::: PAGE

France Domaine ne peut pas connaître avec précision le degré de pollution des sols. Nous sommes en train de monter une base des sites et des sols pollués, mais à l’époque où l’on a construit la loi de programmation militaire et anticipé les ressources, on n’avait pas le temps d’examiner chacune des emprises, de faire cette étude historique et d’identifier un coût de dépollution. Nous avons bien tenté d’établir un coût de dépollution au mètre carré, mais nous n’y sommes pas parvenus, dans la mesure où la situation varie énormément d’un site à un autre.
Dans ces conditions, il a été pris pour hypothèse qu’on prendrait les valorisations de France Domaine, et que les recettes de cession paieraient la dépollution. J’ajoute que le coût de dépollution pour la commune, dans le cas d’une cession à l’euro symbolique, vient en déduction de la part de plus-value affectée à l’État.
M. Louis Giscard d’Estaing, Rapporteur. N’est-il pas possible de faire travailler le service historique des armées pour savoir quelle unité était présente sur chaque site et si elle utilisait des munitions, des carburants, etc. ?
M. Éric Lucas. Nous utilisons les archives, mais elles ne sont pas toujours suffisamment précises pour nous permettre de savoir où étaient localisées les activités polluantes. Pour y arriver, le service d’infrastructures a passé en fin d’année un marché cadre, qui nous permettra de réaliser 150 études historiques sur les sites que nous allons abandonner pour avancer dans les cessions actuelles. Je précise que ce marché cadre a été financé sur les crédits de la politique immobilière affectés au ministère de la Défense.
Quand on discute avec les préfets ou avec les collectivités territoriales, on s’aperçoit de l’importance du problème posé par la pollution du sol. Une opération de dépollution est complexe et lente. Ces chantiers prennent plusieurs mois, d’autant qu’il faut préparer les appels d’offres et les notifier. La dépollution constitue pour l’instant le frein le plus important au transfert des terrains.
Mme Françoise Olivier-Coupeau, Rapporteure. Vous nous avez dit que le ministère avait transféré le site de Sourdun à la Sovafim à l’euro symbolique. Pourquoi ?
Pourriez-vous par ailleurs, comme Louis Giscard d’Estaing vous y avait invité, comparer pour l’année 2010 les recettes exceptionnelles prévues et prévisions actualisées à ce jour ?

::::::
::: DONNÉES FOURNIES

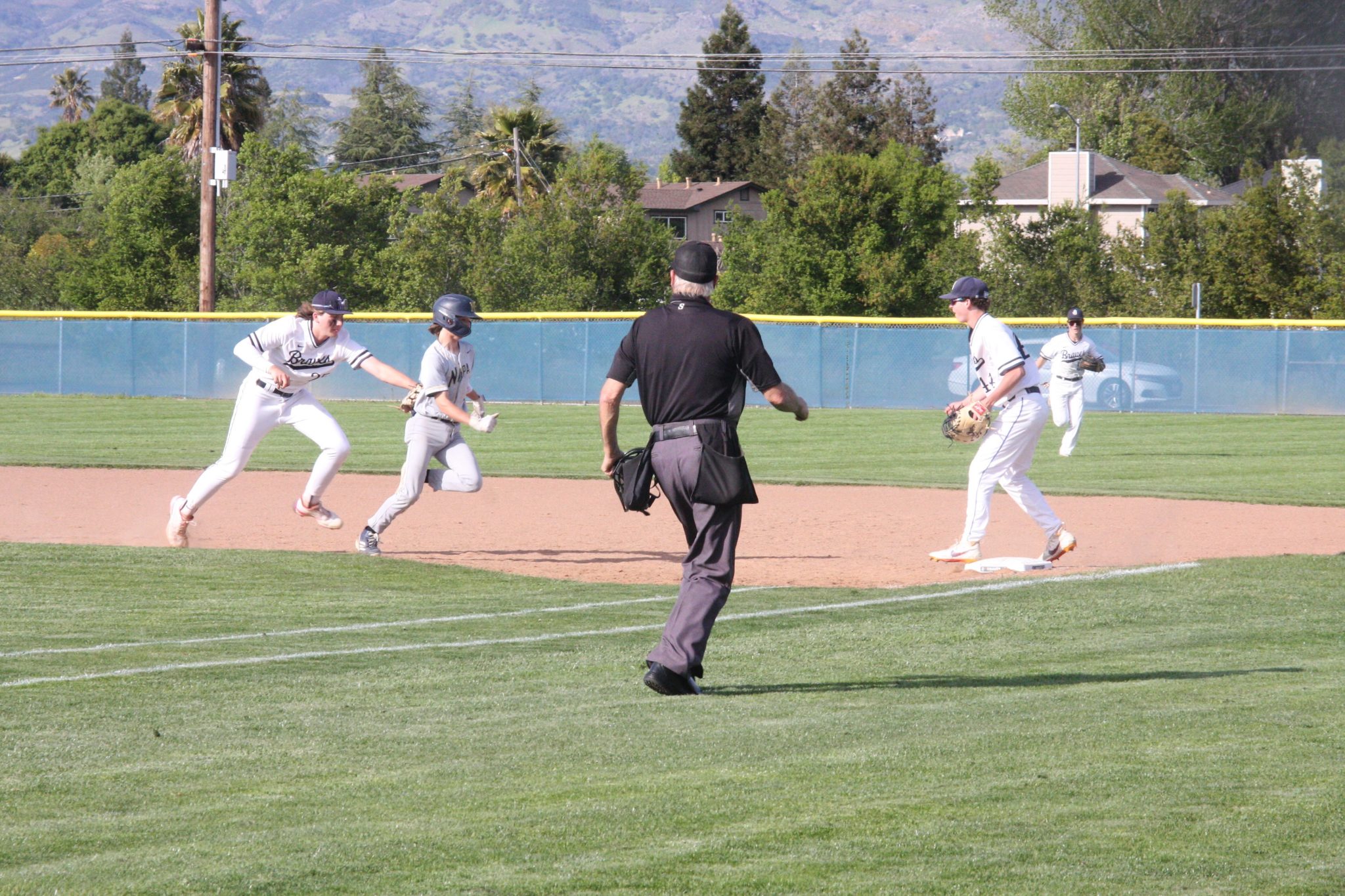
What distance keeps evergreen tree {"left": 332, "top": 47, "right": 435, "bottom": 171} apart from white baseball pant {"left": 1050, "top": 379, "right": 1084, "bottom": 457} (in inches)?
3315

::::::
::: DONNÉES FOURNIES

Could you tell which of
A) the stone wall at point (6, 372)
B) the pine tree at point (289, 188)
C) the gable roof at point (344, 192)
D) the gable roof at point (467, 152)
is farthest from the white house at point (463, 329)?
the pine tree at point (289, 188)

::::::

TRAVAIL À FAIRE ::
(A) Selon la page, combien d'études historiques le marché cadre passé par le service d'infrastructures permettra-t-il de réaliser ?
(B) Extrayez des entrées chaque ligne qui contient le mot "gable", en tenant compte des majuscules et des minuscules.

RÉSULTATS DE L'EXERCICE ::
(A) 150 études historiques.

(B)
C) the gable roof at point (344, 192)
D) the gable roof at point (467, 152)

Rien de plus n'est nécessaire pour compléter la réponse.